If you tuned into Saturday Night Live’s February 13 show last night, you were probably expecting a Kanye performance or two, and maybe Melissa McCarthy reminding us that her penchant for face contortion is the apex of an actual art form. But the decades-old show might have bested last week’s Bernie Sanders cameo (and definitely topped Larry David’s Irish brogue) with the ultimate trump card (or Clinton card, if you prefer): the enduring power of Beyoncé.
While it’s hard to top the debut of Yeezy’s “Ultralight Beam” performance (i.e., the first track from The Life of Pablo) featuring Chance the Rapper, Kirk Franklin, Kelly Price, The-Dream, and El Debarge (as well as an ensuing rap duel with Kyle Mooney), as well as by Leslie Jones’s genital-centric list of attributes for her perfect man (“good hair, nice skin, smells like an Israeli”), the reaction to Queen Bey’s “Formation” might one of the strongest SNL skits to come out in recent memory, riffing on how pretty much all of white America somehow finally realized that Beyoncé is, indeed, not white.

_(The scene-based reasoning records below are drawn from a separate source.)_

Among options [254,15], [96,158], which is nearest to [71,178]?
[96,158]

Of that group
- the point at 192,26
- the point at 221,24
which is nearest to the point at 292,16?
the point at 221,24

Cut in the style of a horror movie trailer, the sketch lampooned the reaction to with the release of her #BlackLivesMatter-themed “Formation” music video on February 6, a day which will life in both fabulous and socially-conscious infamy, accurately billing it as “the day that shook the whole white world,” rolling privilege check after privilege check into a ball of delightful, dystopic pandemonium.
One of the best highlights? “Maybe this song isn’t for us,” said a distraught Bobby Moynihan, followed by a terrified Cecily Strong: “BUT USUALLY EVERYTHING IS!”
So yes, white people: Queen Bey, your “girl” Amy, and even Kerry Washington (!) are black and they’re women—even if one of them is on ABC.